“Namamu bukanlah dirimu.
Apa yang engkau pahami tentang ilmu, bukanlah ilmu itu.
Apa yang engkau pahami tentang Allah, bukanlah Allah.
Maka teruslah berjalan, dan temukan kebenaran baru.”
Kita memahami, di atas pemahaman yang telah kita miliki sebelumnya. Apa yang pernah kita alami, apa yang terekam di sepanjang perjalanan, menjadi anak-anak tangga menuju ruang-ruang pembelajaran baru. Maka seberapa tinggi pemahaman yang kita miliki, sungguh amat bergantung pada kumpulan anak tangga yang telah kita dirikan. Jadilah kadang diri ini terheran-heran, pada insan yang baru seumur jagung, namun berilmu tinggi. Sedang insan yang lain, yang angka usianya lebih banyak, justru ada yang sulit memahami hal-hal yang sederhana.

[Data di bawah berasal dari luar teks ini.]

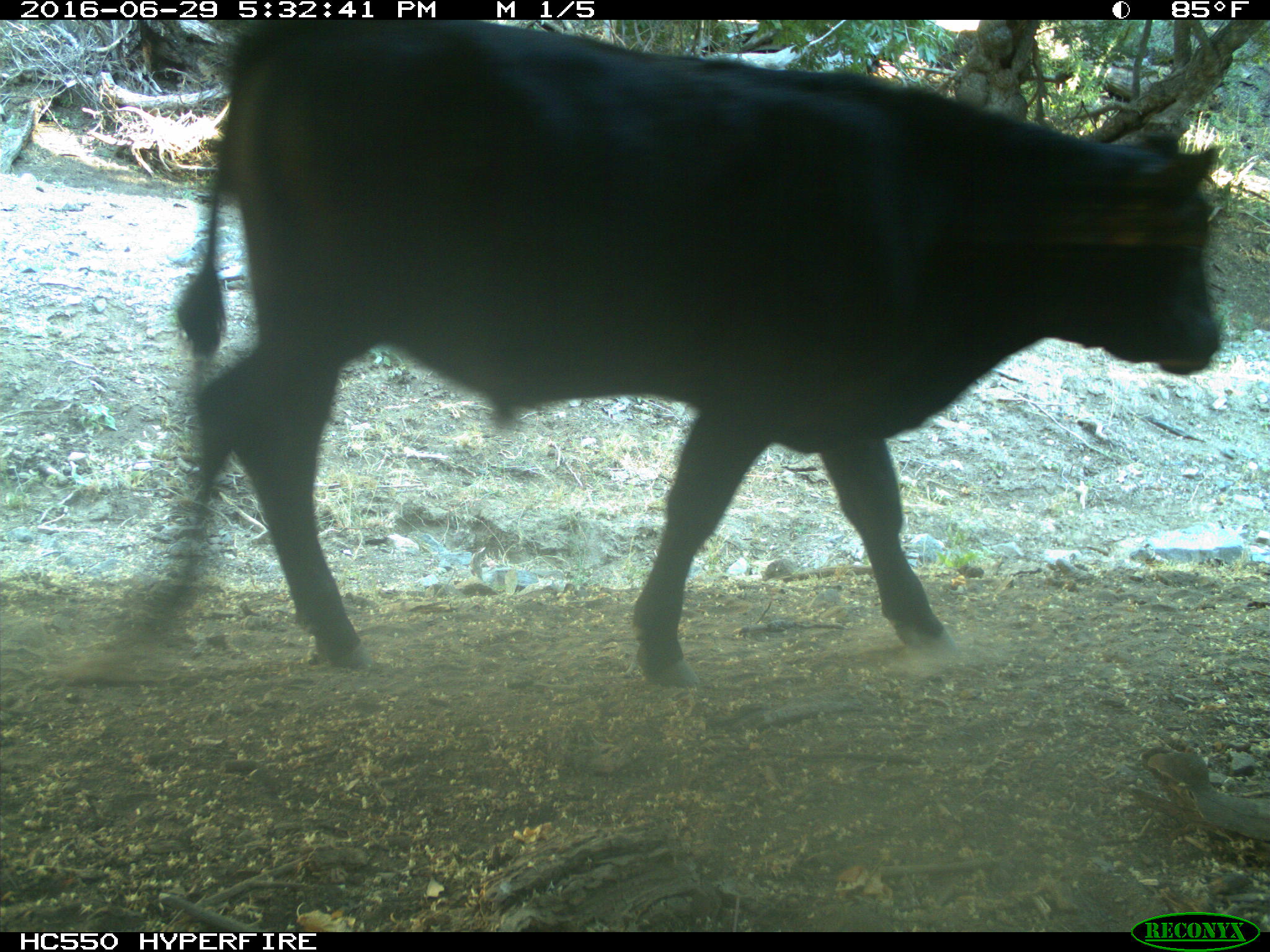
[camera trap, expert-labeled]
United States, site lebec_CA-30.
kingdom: Animalia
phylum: Chordata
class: Mammalia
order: Artiodactyla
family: Bovidae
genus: Bos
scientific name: Bos taurus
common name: domestic cow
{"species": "Bos taurus (domestic cow)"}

Namamu bukanlah dirimu, sebab pemahaman akan diri sejati, adalah pemahaman yang hadir seiring perjalanan. Kala kecil, akibat tak mengerti satu dua soal ulangan, diri ini memasang label ‘bodoh’. Padahal persoalan sederhana itu menjadi teramat mudah diselesaikan beberapa tahun setelahnya. Adakah sang ‘bodoh’ masih tepat digunakan untuk menamai kebelum mampuan? Tentu tidak, bukan? Maka nama yang diberikan oleh orang tua, sejatinya memang doa, namun baru kan benar-benar terwujud kala diri ini menjadikan doa itu langkah-langkah nyata. Jika tak ada usaha nan dilakukan, maka nama yang baik itu, sia-sia belaka.
Apa yang kita pahami tentang sebuah ilmu, bukanlah ilmu itu. Sebab satu ilmu, terus ditelusuri, kan hadirkan tema-tema baru. Betapa banyak ilmu yang ada di masa kini, tak pernah disebut-sebut puluhan tahun lalu.

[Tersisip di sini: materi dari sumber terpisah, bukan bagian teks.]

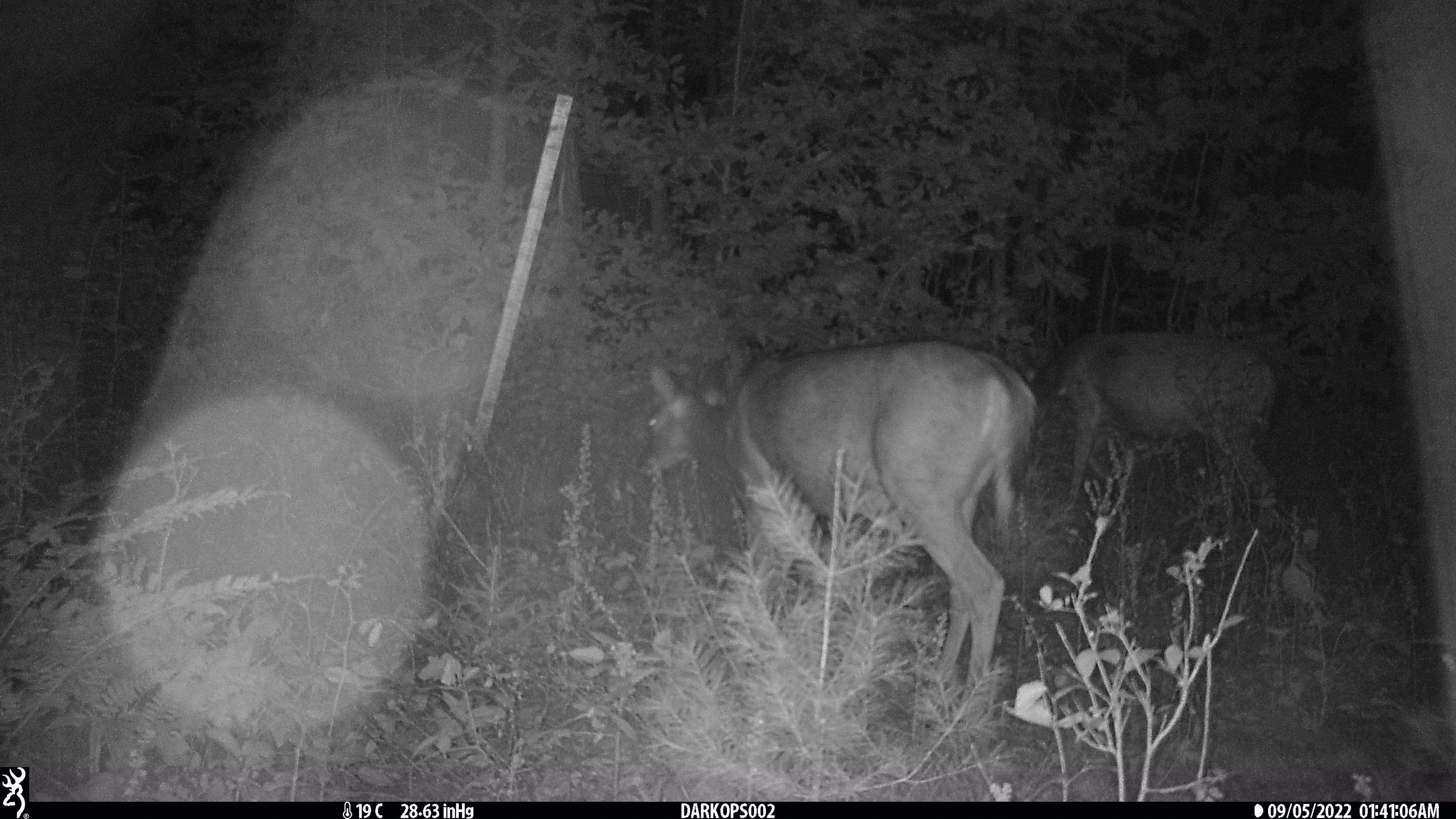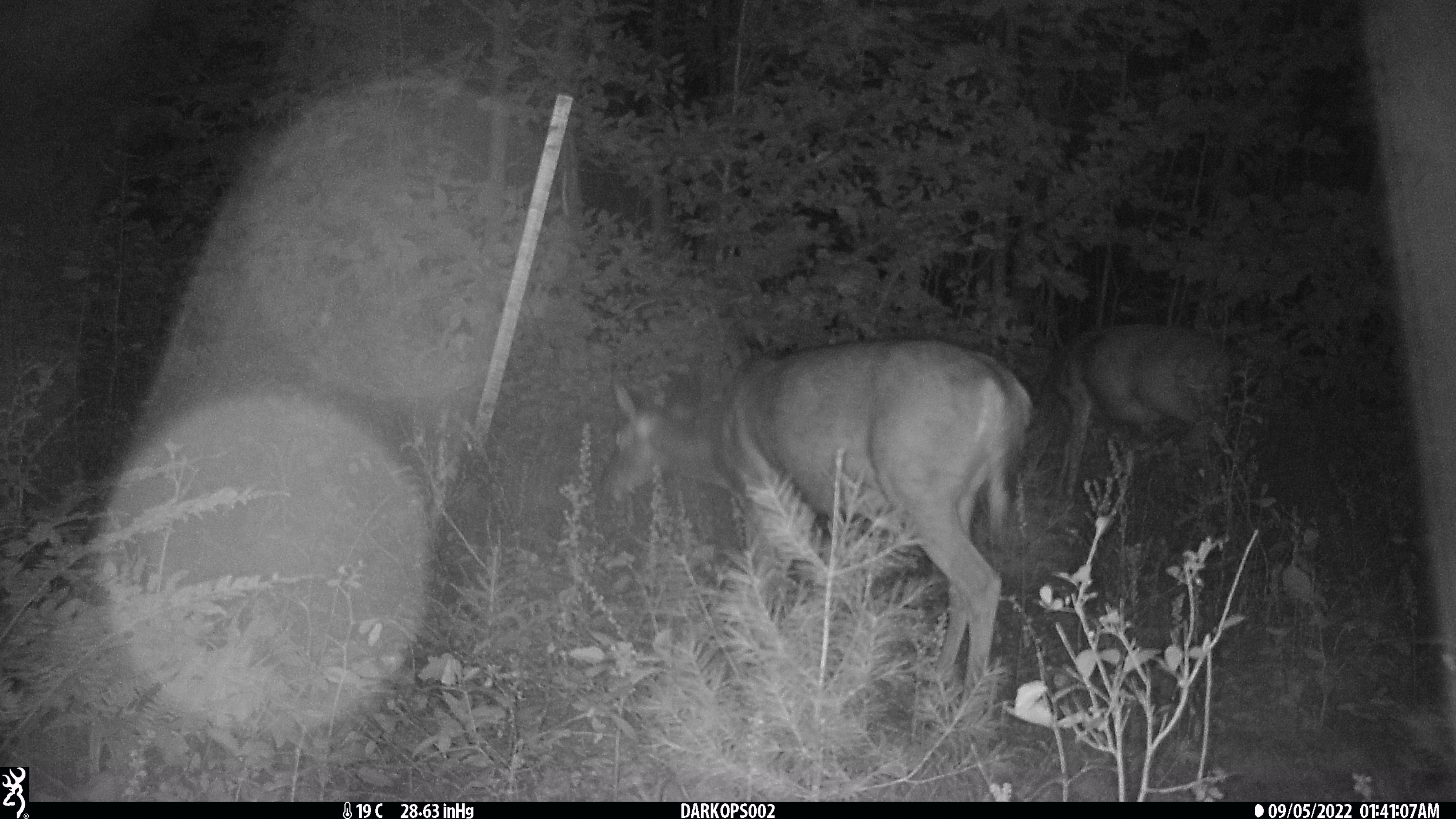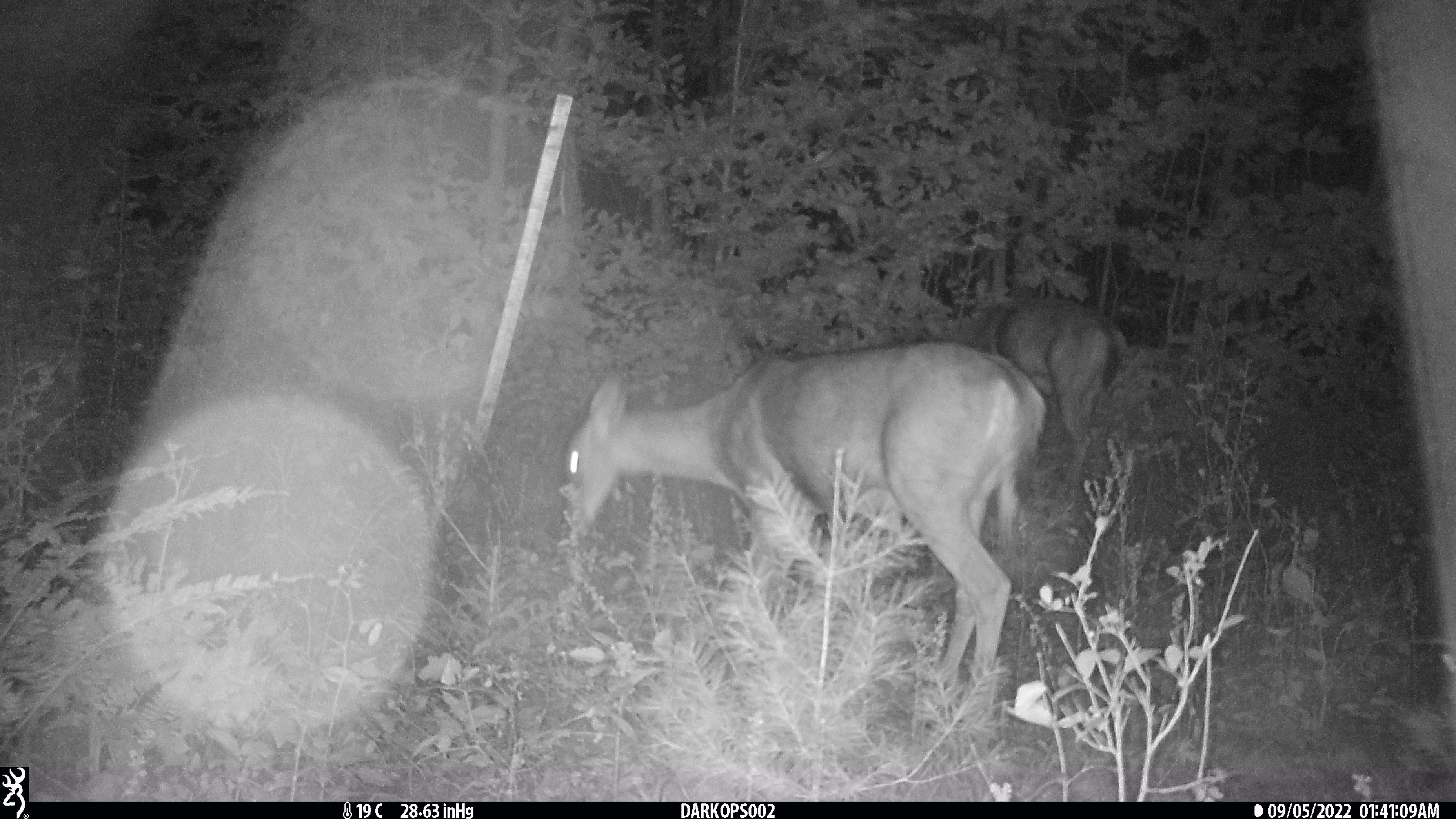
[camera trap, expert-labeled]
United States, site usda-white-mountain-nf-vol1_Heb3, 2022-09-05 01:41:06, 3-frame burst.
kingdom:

Apa yang engkau pahami tentang Allah, bukanlah Allah. Apa jadinya jika kita sakit hati, tersebab kejadian yang telah ditakdirkan, lalu menganggapNya tak adil? Mungkinkah Yang Maha Adil, bersikap tak adil? Tak adil kah Ia, atau akal ini yang terlalu pendek tuk memahami keadilan dalam pengaturanNya?

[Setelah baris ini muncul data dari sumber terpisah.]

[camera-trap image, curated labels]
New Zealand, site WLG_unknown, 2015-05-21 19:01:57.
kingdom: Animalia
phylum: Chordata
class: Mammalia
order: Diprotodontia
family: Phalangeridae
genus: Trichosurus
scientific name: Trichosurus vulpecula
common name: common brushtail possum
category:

Kebenaran itu luas. Namun bagi diri, ia seluas pemahaman yang telah dimiliki. Maka tuk dapatkan yang lebih tinggi, diri ini sungguh perlu serupa parasut, yang berfungsi kala membuka diri. Teruslah berjalan, wahai diri, dan temukan kebenaran-kebenaran baru. Sebab yang lalu bukanlah kini. Yang kini bukanlah yang nanti.